Dismuke v. State

229 Ga. 347 (1972) 190 S.E.2d 915

DISMUKE
v.
THE STATE.

27332.

Supreme Court of Georgia.

Argued July 11, 1972. Decided July 12, 1972.

Glenn Zell, for appellant.

Lewis R. Slaton, District Attorney, Morris H. Rosenberg, for appellee.

NICHOLS, Justice.

The defendant was convicted under a multiple-count indictment of larceny of a motor vehicle and of unlawful use of a motor vehicle license plate. A motion for new trial was overruled and an appeal filed to the Court of Appeals. That court transferred the appeal to this court because prior to joining issue the defendant filed a motion designated as a petition for writ of habeas *348 corpus which was denied and which judgment is enumerated as error by the appellant.
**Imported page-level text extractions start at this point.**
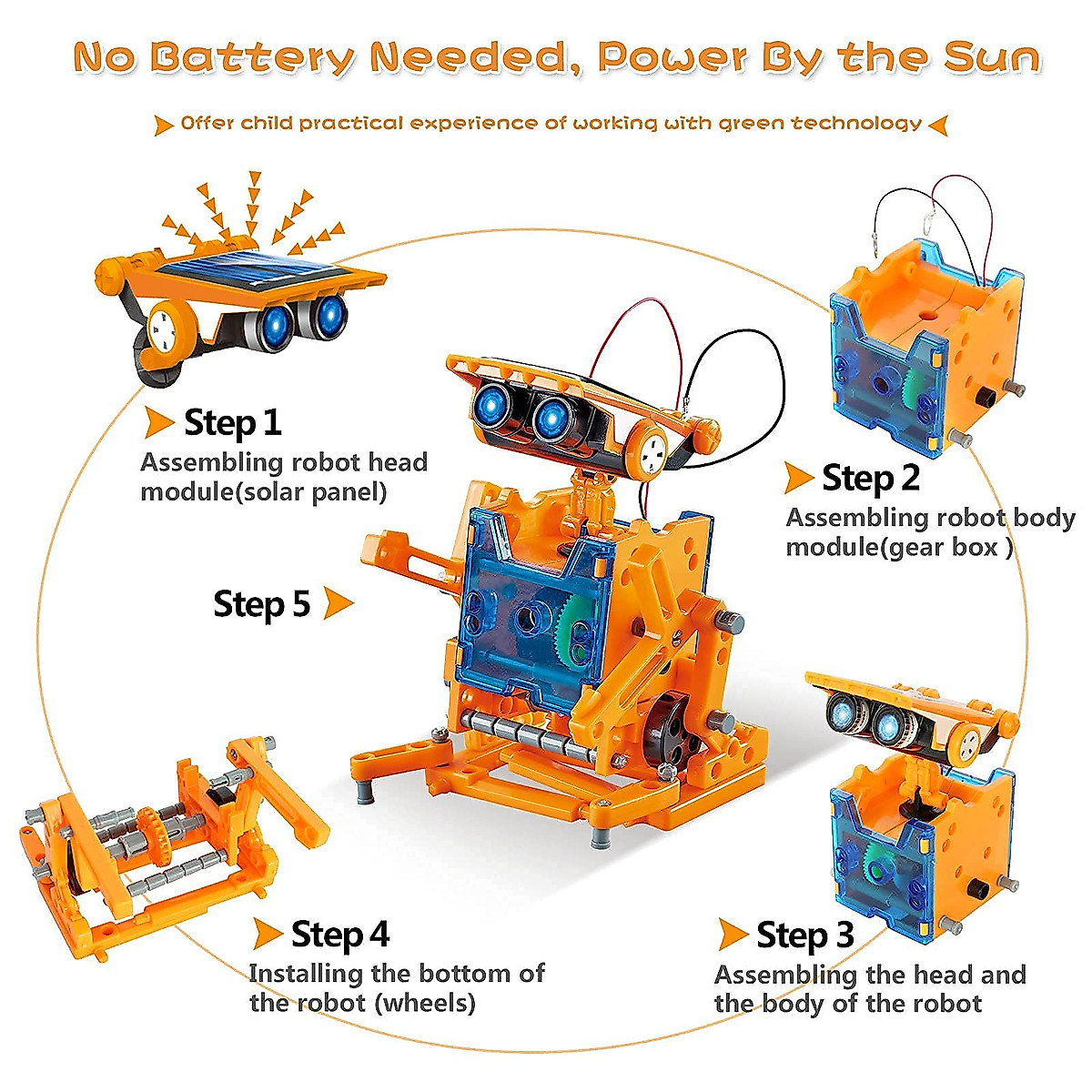 No Battery Needed, Power By the Sun

Offer child practical experience of working with green technology

Step 1
Assembling robot head module(solar panel)

Step 2
Assembling robot body module(gear box )

Step 5

Step 4
Installing the bottom of the robot (wheels)

Step 3
Assembling the head and the body of the robot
Held:

The appeal is one within the jurisdiction of the Court of Appeals and not the Supreme Court.

If the pre-trial motion is considered a "petition for writ of habeas corpus," it would relate to the pre-trial, and not post-conviction confinement. The writ of habeas corpus is available to test present confinement only and any question presented by such motion, if treated as a writ of habeas corpus, becomes moot upon the conviction. Compare Floyd v. Smith, 225 Ga. 650 (171 SE2d 142); Evans v. Perkins, 225 Ga. 48, 50 (165 SE2d 652).

Moreover, if considered as a petition for "writ of habeas corpus," such judgment was a final judgment from which an appeal could and must have been taken within 30 days after it was rendered. Code Ann. § 6-701. No such appeal was taken.

Properly construed, the pleading is a pre-trial motion in the case wherein the defendant was later convicted and not a petition for writ of habeas corpus. Accordingly, the Court of Appeals and not the Supreme Court has jurisdiction of the appeal.

Transferred to the Court of Appeals. All the Justice concur.